* [Set exercise A]:
In the passage on Islington schools:
(i) In what year did the writer settle in Islington?
(ii) How long did Mr Blair ask for when questioned about a good secondary school?
(iii) Which neighboring borough educates many Islington pupils?
* [Set exercise B]:
Can you take the piece on Islington schools further, starting after its last sentence?

* [Passage to read]:
IT IS still remarkably easy to end up in a no man's land in inner-city education in London. We live in the Clerkenwell end of Islington. Shortly after we settled in there in 1997 I interviewed Tony Blair and asked how long it would take until the Government could guarantee us a good secondary school to send our (then yet unborn) children to. "Give us two terms," said Mr Blair, jutting out his chin. "I'm passionate about education."

Well, so am I, as a natural meritocrat and the product of a comprehensive very far away from the chatterati of N1. But 12 years on and three children later - the first approaching the end of primary school - we still don't have an obvious local option that would fit Mr Blair's hopeful criteria.

Islington secondary schools have been legendarily bad - with the consequence that a huge tranche of Islington pupils are educated outside the borough, either in neighbouring Camden, or privately for those with the resources.

The drive to replace failing schools with academies is good news in my book and the best thing New Labour has done in power. No Conservative Government would reverse it: no one has a politically viable alternative. For many inner-city parents, it's the academies or bust. Many do need to be improved, refined, granted: but they must be made to work or another generation is educationally doomed.

* [Dataset content]:
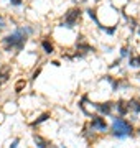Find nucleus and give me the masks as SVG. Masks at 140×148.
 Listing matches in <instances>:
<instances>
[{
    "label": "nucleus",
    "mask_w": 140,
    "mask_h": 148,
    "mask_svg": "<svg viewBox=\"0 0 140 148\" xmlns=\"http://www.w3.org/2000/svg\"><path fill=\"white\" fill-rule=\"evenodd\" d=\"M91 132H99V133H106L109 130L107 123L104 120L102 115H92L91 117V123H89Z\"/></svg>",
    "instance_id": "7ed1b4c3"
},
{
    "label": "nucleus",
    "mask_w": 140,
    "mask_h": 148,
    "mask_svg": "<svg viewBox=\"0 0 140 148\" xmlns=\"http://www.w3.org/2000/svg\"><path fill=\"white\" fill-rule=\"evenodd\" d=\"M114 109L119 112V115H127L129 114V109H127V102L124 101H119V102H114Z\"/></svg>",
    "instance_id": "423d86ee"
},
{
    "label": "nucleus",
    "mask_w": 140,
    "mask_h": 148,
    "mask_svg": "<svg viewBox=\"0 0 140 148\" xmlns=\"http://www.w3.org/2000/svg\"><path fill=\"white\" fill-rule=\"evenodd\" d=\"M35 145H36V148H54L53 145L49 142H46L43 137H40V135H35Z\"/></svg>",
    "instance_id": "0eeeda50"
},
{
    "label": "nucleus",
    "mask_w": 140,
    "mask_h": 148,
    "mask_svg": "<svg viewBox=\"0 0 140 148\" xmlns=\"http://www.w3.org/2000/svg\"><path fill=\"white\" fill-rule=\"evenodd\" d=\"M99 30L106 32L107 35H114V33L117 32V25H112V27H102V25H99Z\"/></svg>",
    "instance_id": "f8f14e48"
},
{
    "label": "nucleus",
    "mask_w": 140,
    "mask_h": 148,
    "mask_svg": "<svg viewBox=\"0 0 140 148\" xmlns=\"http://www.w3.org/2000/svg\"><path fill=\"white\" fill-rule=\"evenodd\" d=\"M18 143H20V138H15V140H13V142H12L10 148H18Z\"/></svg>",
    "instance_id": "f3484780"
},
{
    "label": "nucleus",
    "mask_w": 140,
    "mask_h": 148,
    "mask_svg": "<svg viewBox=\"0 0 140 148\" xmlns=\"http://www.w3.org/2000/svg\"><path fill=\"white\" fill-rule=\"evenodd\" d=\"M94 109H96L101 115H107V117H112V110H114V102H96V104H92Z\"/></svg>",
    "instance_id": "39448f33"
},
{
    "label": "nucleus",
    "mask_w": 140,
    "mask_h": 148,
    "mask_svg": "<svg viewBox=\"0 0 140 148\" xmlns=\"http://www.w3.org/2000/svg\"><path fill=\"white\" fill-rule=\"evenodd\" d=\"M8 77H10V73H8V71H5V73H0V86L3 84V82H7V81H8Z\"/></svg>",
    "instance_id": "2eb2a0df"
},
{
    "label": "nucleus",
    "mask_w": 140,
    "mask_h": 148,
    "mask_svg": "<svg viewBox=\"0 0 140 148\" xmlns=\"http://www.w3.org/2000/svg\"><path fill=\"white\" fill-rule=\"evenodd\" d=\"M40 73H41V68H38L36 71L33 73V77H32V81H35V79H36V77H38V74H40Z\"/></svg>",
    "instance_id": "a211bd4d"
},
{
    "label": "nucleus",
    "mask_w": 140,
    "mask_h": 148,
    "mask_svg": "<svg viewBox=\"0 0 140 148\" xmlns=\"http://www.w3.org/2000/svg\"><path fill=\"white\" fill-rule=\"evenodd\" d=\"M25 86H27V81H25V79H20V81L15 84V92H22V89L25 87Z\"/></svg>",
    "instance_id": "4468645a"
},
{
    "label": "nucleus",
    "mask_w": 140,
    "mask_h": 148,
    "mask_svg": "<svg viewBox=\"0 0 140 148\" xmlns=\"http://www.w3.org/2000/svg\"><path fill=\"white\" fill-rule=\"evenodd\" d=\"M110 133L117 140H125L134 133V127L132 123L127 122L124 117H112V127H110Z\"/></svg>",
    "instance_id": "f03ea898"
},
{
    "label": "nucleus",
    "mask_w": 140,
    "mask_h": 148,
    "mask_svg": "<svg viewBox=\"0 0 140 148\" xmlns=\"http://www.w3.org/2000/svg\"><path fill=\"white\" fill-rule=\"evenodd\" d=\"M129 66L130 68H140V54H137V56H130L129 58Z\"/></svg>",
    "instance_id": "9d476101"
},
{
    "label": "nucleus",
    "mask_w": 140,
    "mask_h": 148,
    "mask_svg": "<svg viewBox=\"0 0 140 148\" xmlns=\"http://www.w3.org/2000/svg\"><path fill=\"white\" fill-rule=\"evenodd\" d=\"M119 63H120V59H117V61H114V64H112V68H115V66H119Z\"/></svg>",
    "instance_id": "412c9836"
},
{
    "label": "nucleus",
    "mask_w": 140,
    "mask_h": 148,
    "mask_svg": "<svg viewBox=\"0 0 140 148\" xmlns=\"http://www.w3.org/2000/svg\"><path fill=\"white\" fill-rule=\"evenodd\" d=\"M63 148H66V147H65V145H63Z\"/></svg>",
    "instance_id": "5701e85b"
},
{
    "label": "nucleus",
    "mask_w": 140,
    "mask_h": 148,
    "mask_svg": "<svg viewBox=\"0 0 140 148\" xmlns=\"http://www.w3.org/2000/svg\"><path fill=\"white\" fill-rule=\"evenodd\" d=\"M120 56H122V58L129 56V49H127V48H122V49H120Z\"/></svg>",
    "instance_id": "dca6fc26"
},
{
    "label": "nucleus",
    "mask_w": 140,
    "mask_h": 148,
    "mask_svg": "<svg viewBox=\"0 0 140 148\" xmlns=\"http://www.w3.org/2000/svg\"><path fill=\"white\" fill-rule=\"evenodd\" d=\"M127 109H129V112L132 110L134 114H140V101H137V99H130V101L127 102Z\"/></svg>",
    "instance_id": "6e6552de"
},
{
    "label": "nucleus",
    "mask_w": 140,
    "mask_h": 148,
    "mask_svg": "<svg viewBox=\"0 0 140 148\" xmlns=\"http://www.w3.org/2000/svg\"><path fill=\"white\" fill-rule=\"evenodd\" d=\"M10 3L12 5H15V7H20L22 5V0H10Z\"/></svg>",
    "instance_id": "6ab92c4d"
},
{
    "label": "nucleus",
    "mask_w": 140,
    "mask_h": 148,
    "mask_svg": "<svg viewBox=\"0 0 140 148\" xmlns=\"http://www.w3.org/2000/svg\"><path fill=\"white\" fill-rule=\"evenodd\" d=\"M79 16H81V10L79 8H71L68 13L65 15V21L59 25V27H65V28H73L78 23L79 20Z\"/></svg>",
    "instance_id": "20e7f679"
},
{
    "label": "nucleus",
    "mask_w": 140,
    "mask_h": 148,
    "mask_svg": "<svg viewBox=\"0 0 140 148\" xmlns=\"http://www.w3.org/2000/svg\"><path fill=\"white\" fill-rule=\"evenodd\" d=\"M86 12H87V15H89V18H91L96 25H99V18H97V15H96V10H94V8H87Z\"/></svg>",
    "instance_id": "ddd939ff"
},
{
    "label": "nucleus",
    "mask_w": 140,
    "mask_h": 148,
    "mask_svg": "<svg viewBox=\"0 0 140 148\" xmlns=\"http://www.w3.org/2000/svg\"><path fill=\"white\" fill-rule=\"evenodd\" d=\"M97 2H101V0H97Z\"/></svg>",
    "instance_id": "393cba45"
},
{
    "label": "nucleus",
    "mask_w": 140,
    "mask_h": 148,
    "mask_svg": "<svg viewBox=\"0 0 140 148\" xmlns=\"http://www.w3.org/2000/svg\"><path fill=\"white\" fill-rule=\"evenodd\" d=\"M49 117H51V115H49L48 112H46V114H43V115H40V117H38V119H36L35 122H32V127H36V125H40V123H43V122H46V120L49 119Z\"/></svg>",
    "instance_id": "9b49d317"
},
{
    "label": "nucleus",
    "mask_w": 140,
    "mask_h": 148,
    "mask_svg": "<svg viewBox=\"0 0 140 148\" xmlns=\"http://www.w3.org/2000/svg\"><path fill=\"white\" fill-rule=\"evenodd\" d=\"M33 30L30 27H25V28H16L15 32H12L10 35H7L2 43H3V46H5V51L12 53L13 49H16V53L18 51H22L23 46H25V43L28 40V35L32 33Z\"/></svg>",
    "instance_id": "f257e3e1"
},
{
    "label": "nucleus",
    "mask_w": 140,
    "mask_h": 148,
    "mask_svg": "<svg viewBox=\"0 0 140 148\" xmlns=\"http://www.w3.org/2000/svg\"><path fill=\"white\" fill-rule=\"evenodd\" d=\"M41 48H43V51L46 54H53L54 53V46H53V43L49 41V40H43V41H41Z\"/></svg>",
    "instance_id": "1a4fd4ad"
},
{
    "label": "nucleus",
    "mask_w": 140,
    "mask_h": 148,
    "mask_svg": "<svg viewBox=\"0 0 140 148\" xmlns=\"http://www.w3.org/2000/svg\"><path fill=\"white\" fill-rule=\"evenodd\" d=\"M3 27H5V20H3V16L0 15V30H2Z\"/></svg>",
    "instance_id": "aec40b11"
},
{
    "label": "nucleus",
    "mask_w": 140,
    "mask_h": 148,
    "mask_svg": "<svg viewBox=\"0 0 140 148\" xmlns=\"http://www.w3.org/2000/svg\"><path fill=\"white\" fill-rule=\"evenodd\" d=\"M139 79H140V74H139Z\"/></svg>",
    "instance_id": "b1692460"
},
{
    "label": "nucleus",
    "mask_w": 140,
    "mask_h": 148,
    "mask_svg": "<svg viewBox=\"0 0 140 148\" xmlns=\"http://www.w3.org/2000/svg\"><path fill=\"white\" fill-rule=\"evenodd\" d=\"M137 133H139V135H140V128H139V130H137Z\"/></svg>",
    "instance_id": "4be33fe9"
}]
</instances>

* [Task response A]:
(i) 1997
(ii) Two terms
(iii) Camden

* [Task response B]:
But guess what: the new academy with good starting conditions in the heart of Islington is Church of England and already heavily subscribed with a sudden enthusiastic swell of Anglicans. Our children attend Catholic state primaries.

We would only qualify for the academy if we squeeze into the distance criteria - which is touch and go and only makes up a small proportion of places.

The one other option - Islington Green - has long been a troubled school and has been made an academy. It will take many more years to sort out, even supposing they get it right quickly.

So, we are back where we started: prodded towards the private sector for those who have the cash: or searching for alternatives outside Islington.

Ed Balls is right in a narrow sense: London provision is better than it was before. But that's pretty irrelevant to many professional parents. An education desert has been replaced by an educational lottery - there's still no guarantee for parents in the inner city that they can get an education for their children anywhere near as good as their own in the state sector 30 years ago. Some progress.